[Haskell-cafe] Efficient parallel regular expressions

Martijn van Steenbergen martijn at van.steenbergen.nl
Wed Nov 5 08:56:53 EST 2008


Hello everyone,

Thank you all for your comments! Those are some very useful ideas.

I think I'll try roger's (private) and ChrisK's suggestion first: using 
the match groups. I'm not sure if the match groups inside the individual 
  regexes will cause much trouble, but we'll see. I imagine I'll have to 
count parentheses, except when it's followed by a \, except when that \ 
follows another \, etc. There's probably other situations where a () 
doesn't count as a group, perhaps when it's followed by a * or +. I'll 
look into that.

If that doesn't work out I'll go for Neil's (from an algorithmic POV 
beautiful) suggestion.

While I understand that some of you suggest I use parsec (or some other 
mature parser library) I'm pretty sure that's not what I want here. The 
patterns will almost always be very simple and regular expressions offer 
an extremely concise way of expressing when a hook should fire. Forcing 
the user to use full parsers would cause the programs to become much 
more verbose. Still, Yogurt is flexible enough to allow the user to use 
parsec if he or she so chooses.
++++
* **Requirement 1**
In the mailing-list post on parallel regular expressions, whose suggestion will the writer turn to if the match-group approach doesn't work out?
* **Requirement 2**
Transcribe a passage from the mailing-list post on parallel regular expressions word for word, starting at the words "[Haskell-cafe] Efficient parallel" and ending after the words "very useful ideas.".
++++
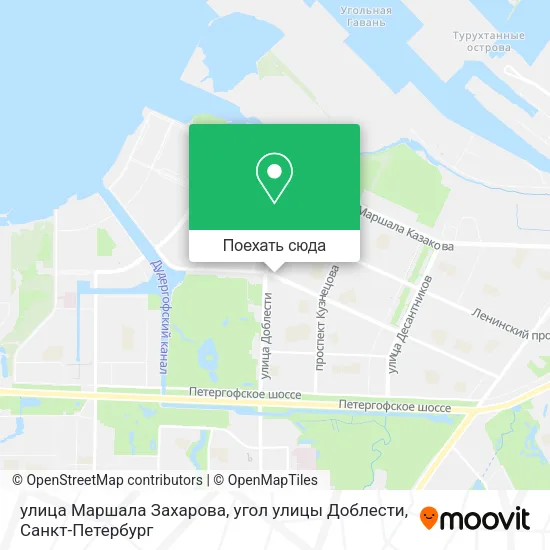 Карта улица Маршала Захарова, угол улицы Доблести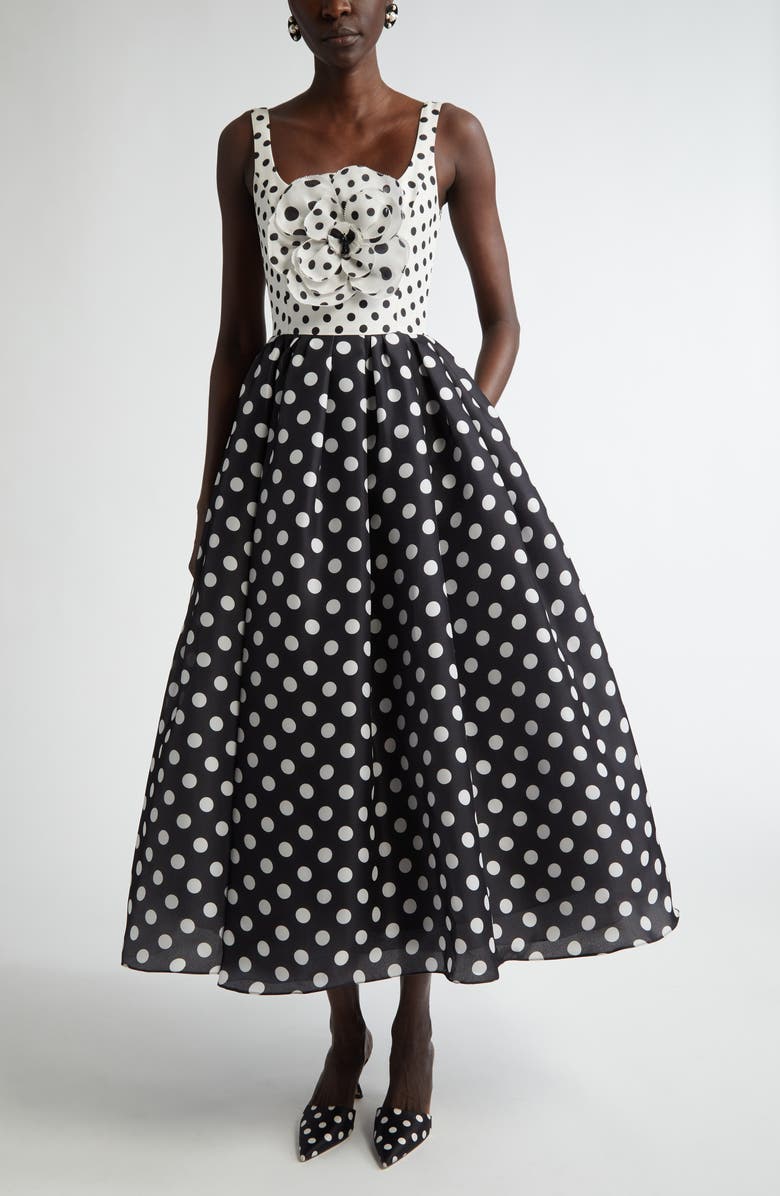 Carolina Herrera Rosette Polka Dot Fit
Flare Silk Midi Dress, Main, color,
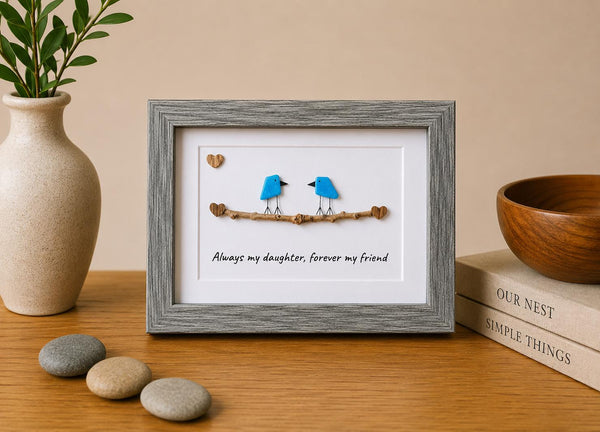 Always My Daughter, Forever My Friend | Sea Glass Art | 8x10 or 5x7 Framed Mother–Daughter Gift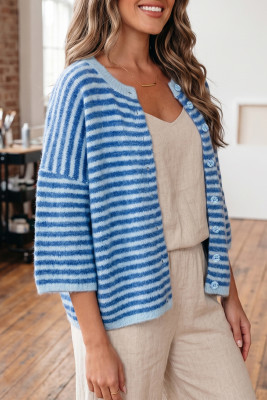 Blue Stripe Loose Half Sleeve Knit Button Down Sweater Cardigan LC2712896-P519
++++
* **Answer area 1**
Neil's suggestion.

* **Answer area 2**
[Haskell-cafe] Efficient parallel regular expressions

Martijn van Steenbergen martijn at van.steenbergen.nl
Wed Nov 5 08:56:53 EST 2008


Hello everyone,

Thank you all for your comments! Those are some very useful ideas.